● **Tasks and exercises**:
1) In the article about the RTX 5090 purchase, what did the Redditor find inside the factory-sealed box?
2) Please continue the article about the RTX 5090 box from the point where it ends.

When purchasing high-end gear, it’s not uncommon for manufacturers to include a little swag in the box. It makes the customer feel a bit better about the amount of money that just left their wallet, and it’s a great way for the manufacturer to build some brand loyalty and perhaps even get their logo out into the public. What’s not expected, though, is for the swag to be the only thing in the box. That’s what a Redditor reported after a recent purchase of an Nvidia GeForce RTX 5090, a GPU that lists for $1,999 but is so in-demand that it’s unobtainium at anything south of $2,600. When the factory-sealed box was opened, the Redditor found it stuffed with two cheap backpacks instead of the card. To add insult to injury, the bags didn’t even sport an Nvidia logo.

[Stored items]
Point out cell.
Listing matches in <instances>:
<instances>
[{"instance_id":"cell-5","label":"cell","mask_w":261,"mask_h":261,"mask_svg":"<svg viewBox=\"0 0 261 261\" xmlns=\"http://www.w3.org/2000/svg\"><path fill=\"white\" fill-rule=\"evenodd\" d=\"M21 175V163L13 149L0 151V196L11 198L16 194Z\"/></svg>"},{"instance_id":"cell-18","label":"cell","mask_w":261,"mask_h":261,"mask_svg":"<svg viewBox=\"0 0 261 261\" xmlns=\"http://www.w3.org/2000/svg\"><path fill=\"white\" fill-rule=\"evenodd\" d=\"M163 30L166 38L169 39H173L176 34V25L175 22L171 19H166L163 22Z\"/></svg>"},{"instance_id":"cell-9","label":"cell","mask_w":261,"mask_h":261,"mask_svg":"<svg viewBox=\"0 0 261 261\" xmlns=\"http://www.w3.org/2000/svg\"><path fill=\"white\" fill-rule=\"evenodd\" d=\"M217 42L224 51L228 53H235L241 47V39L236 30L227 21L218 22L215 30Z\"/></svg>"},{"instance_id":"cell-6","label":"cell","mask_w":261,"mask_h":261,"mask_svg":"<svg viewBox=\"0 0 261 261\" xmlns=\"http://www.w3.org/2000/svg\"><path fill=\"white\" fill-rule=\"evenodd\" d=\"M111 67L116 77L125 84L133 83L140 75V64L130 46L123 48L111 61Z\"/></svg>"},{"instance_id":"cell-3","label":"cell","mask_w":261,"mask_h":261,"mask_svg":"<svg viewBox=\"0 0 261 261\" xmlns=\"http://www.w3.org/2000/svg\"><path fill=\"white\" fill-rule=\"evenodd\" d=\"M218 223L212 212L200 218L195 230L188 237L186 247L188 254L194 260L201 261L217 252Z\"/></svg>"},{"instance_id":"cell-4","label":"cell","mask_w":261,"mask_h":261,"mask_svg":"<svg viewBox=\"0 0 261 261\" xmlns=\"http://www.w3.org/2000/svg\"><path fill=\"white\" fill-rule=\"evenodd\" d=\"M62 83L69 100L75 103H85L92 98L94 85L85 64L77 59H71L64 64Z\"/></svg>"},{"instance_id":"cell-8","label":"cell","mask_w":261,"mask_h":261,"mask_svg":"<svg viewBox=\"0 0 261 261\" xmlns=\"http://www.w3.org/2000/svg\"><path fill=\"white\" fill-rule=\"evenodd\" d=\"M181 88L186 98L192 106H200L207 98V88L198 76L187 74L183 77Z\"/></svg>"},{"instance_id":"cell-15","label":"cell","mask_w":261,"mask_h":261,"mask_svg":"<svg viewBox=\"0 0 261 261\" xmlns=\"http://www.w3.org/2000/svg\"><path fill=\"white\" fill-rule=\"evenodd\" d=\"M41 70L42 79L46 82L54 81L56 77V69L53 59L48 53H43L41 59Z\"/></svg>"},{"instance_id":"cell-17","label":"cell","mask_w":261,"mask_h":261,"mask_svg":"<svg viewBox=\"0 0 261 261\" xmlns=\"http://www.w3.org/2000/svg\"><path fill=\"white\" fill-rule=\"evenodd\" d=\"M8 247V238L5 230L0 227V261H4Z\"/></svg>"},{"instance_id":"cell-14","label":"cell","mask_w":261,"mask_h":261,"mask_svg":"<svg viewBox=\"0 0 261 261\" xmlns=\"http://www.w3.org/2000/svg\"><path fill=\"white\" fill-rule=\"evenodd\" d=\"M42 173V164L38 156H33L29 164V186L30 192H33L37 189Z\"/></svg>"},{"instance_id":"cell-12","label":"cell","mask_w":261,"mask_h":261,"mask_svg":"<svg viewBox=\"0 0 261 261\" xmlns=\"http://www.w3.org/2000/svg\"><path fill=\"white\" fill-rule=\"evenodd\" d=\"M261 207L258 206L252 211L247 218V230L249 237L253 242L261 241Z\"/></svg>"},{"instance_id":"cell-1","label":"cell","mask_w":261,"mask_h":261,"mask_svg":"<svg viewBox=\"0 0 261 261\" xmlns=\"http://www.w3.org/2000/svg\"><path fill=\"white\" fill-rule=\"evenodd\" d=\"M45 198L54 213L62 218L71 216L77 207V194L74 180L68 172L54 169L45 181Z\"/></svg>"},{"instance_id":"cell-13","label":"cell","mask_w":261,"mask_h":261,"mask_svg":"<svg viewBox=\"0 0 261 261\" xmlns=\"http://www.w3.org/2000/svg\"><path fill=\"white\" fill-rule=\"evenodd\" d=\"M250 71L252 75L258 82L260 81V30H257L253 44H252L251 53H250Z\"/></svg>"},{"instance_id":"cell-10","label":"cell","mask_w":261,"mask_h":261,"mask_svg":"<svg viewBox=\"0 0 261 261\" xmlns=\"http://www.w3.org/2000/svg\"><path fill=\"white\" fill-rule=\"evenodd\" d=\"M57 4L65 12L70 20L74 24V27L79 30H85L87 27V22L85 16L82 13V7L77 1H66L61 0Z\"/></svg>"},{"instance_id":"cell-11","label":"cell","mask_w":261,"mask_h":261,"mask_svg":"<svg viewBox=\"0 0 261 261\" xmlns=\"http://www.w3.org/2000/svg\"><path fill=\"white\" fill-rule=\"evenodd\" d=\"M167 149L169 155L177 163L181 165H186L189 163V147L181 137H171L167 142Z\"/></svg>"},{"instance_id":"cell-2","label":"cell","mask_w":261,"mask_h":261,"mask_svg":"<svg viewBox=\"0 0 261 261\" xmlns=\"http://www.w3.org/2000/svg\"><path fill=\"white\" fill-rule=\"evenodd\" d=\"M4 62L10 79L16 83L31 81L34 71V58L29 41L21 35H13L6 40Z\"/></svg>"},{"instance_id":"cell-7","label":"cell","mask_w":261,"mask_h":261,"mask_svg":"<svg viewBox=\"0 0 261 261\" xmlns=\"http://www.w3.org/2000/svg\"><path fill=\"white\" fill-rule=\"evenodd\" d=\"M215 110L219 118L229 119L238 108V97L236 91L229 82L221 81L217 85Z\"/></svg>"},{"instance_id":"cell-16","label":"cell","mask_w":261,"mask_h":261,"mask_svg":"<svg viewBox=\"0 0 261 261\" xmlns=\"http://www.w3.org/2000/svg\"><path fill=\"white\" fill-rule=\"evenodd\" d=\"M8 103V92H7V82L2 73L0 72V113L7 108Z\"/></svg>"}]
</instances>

● **Responses by item number**:
1) Two cheap backpacks instead of the graphics card.

2)
The purchase was made at a Micro Center in Santa Clara, California, and an investigation by the store revealed 31 other cards had been similarly tampered with, although no word on what they contained in lieu of the intended hardware. The fact that the boxes were apparently sealed at the factory with authentic anti-tamper tape seems to suggest the substitutions happened very high in the supply chain, possibly even at the end of the assembly line. It’s a little hard to imagine how a factory worker was able to smuggle 32 high-end graphics cards out of the building, so maybe the crime occurred lower down in the supply chain by someone with access to factory seals. Either way, the thief or thieves ended up with almost $100,000 worth of hardware, and with that kind of incentive, this kind of thing will likely happen again. Keep your wits about you when you make a purchase like this.